Reproduce word for word the part of the forum thread below that starts at "4) Bee-line's Wild" and ends at "(Feb 18, 2008)".

EXCERPTED PASSAGE:
■ ■ ■

Congratulations, Gregg and Arleen!


----------



## Russ Lain (Jun 16, 2004)

*Congrats Arleen and Hammerhead!! Glad ya got a keeper!!*

*Russ:razz:*


----------



## MikeBoley (Dec 26, 2003)

congrats to Dolly, Anita and 
billy


----------



## Guest (Jul 21, 2008)

You guys are killin' me! Derby? What happened?


----------



## To Train (May 15, 2005)

Russ Lain said:


> *Congrats Arleen and Hammerhead!! Glad ya got a keeper!!*
> 
> *Russ:razz:*


Russ, Thanks. Guess now I won't be telling everyone how loud you snore!!!

Thanks, Kristie.

Gregg


----------



## Annette (Mar 21, 2004)

Congratulations Gregg and Arleen!!!!!!!!!!!!! . I had no cell service at the Twin Bridges Trial. Just now catching up on the news.
Marie


----------



## Guest (Jul 22, 2008)

Derby:

1) Miss Kitty's Romeo - Johnson
2) Utopian Roger That - Zellner
3) Watermark's The Black Pearl - Kuning (Pleasant)
4) Bee-line's Wild Ace - Cordell
RJ) Firemark's Holy Terra - DeNardo

Jams: Fireweed's Major League Player - Harger, Pah Rah's Black Kat Kate - Jones, Little Saint Nikki - Davis (Pleasant)


----------



## Tim Lawrence (Feb 18, 2008)

To Train said:


> Thank you Melanie. Jerry seems to like him a lot but I didn't know Rebel liked him that much!! LOL. Really surprised me this soon. A First at the Golden Retriever National Specialty, now this!!! Somebody wake me up!!
> 
> Thank you also, Tim. I guess you know who we need pictures of now!!



I figured. Will try to get some with his new Blue one. Congrats again.


----------

■ ■ ■

DATASET ENTRIES:
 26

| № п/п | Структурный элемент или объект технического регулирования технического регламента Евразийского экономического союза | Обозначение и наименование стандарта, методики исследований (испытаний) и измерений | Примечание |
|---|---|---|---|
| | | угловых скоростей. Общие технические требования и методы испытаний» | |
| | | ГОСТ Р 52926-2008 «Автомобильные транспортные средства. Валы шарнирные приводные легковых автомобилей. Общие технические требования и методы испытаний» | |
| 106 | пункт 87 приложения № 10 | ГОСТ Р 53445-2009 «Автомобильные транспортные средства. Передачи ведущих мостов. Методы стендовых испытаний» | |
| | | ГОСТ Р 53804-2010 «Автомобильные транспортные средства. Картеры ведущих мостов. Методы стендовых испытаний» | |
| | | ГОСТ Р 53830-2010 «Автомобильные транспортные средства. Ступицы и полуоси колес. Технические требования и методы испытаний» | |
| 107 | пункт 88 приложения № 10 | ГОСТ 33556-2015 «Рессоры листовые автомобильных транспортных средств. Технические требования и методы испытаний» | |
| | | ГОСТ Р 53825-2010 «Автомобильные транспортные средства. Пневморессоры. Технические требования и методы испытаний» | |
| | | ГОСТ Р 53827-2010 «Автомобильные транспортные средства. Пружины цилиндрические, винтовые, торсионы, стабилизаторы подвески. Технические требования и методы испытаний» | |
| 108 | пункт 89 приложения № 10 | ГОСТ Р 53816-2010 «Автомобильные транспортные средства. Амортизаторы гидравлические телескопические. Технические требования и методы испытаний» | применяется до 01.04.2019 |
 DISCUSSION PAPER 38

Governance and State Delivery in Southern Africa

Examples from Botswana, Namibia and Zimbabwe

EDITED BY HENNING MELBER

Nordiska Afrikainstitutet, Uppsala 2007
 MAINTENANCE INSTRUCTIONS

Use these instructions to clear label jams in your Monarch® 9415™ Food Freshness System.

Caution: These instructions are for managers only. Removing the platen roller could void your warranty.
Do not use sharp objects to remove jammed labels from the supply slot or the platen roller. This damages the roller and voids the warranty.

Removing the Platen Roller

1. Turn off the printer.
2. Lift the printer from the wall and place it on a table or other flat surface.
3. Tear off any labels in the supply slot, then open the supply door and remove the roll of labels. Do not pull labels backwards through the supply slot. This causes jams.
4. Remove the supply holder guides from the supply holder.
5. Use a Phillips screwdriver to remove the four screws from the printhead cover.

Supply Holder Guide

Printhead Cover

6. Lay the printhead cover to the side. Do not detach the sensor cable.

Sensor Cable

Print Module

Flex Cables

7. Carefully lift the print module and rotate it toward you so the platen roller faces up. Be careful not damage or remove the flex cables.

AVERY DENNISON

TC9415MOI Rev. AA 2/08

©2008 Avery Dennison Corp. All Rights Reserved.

■ ■ ■

EXERCISE ANSWER:
4) Bee-line's Wild Ace - Cordell
RJ) Firemark's Holy Terra - DeNardo

Jams: Fireweed's Major League Player - Harger, Pah Rah's Black Kat Kate - Jones, Little Saint Nikki - Davis (Pleasant)


----------



## Tim Lawrence (Feb 18, 2008)